## DOCUMENT SECTION
□ □ □ □ □
The applicability of furfuryl-gelatin as a novel bioink for tissue engineering applications

Abstract

Three-dimensional bioprinting is an innovative technique in tissue engineering, to create layer-by-layer structures, required for mimicking body tissues. However, synthetic bioinks do not generally possess high printability and biocompatibility at the same time. So, there is an urgent need for naturally derived bioinks that can exhibit such optimized properties. We used furfuryl-gelatin as a novel, visible-light crosslinkable bioink for fabricating cell-laden structures with high viability. Hyaluronic acid was added as a viscosity enhancer and either Rose Bengal or Riboflavin was used as a visible-light crosslinker. Crosslinking was done by exposing the printed structure for 2.5 min to visible light and confirmed using Fourier transform infrared spectroscopy and rheometry. Scanning electron microscopy revealed a highly porous networked structure. Three different cell types were successfully bioprinted within these constructs. Mouse mesenchymal stem cells printed within monolayer and bilayer sheets showed viability, network formation and proliferation (∼5.33 times) within 72 h of culture. C2C12 and STO cells were used to print a double layered structure, which showed evidence of the viability of both cells and heterocellular clusters within the construct. This furfuryl-gelatin based bioink can be used for tissue engineering of complex tissues and help in understanding how cellular crosstalk happens in vivo during normal or diseased pathology. © 2018 Wiley Periodicals, Inc. J Biomed Mater Res Part B: Appl Biomater, 107B: 314-323, 2019.
□ □ □ □ □
## PROVIDED DATA
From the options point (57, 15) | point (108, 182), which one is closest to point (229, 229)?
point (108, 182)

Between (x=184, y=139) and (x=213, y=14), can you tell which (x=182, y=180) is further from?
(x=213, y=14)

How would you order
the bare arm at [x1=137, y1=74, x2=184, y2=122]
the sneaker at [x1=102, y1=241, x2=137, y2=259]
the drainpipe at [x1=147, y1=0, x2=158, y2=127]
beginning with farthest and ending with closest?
□ □ □ □ □
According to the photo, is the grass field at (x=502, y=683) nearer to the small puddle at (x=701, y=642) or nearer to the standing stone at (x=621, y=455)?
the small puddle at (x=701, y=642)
□ □ □ □ □
## AIM OF THE EXERCISE
Extend the abstract on furfuryl-gelatin as a bioink, picking up right after its last sentence. You won't need the lines to do this.

## RESPONSE AREA
Keywords: bilayer sheets; biocompatibility; furfuryl-gelatin; hyaluronic acid; visible-light crosslinkable bioink.

Figure 1

(A) Bioink (no cells) showing a viscous mixture prior to crosslinking. (B) Pre- (left) and post-crosslinked (right) hydrogel (sheet) (C) Versatility of patterns being printed (ring: left and sheet: right) (D) Double layered sheet printing feasibility (en-face: top and cross-section: bottom). In B, C and D, yellow corresponds to RF and pink to RB being used. Scale bar in all images corresponds to 2 cm.

Figure 2

Rheology analysis of f-gelatin based hydrogels. Shown is a characteristic dataset obtained from a disc shaped (8 mm) sample of printed crosslinked f-gelatin hydrogel sample.

Figure 3

(A) FTIR spectrum of crosslinked f-gelatin in the presence of RB and HA. (B) FTIR spectra of f-gelatin and (C) of HA respectively.

Figure 4

Degree of swelling of a printed sheet sample of f-gelatin after crosslinking.

Figure 5

Representative image acquired using SEM of a printed sheet sample of f-gelatin after crosslinking.

Figure 6

(A) Viability of the mouse MSC stained with Hoechst (blue), post printing after 24 hr. (B) Retention of mouse MSC, pre-stained with PKH67 (green), within the bioprinted construct after 5 days of culture.

Figure 7

FACS analysis to show cell proliferation and biocompatibility of the printed sheet structures of f-gelatin after crosslinking. Cells pre-stained with cell trace violet were cultured upto (A) 24 hrs and (B) 72 hrs within printed constructs.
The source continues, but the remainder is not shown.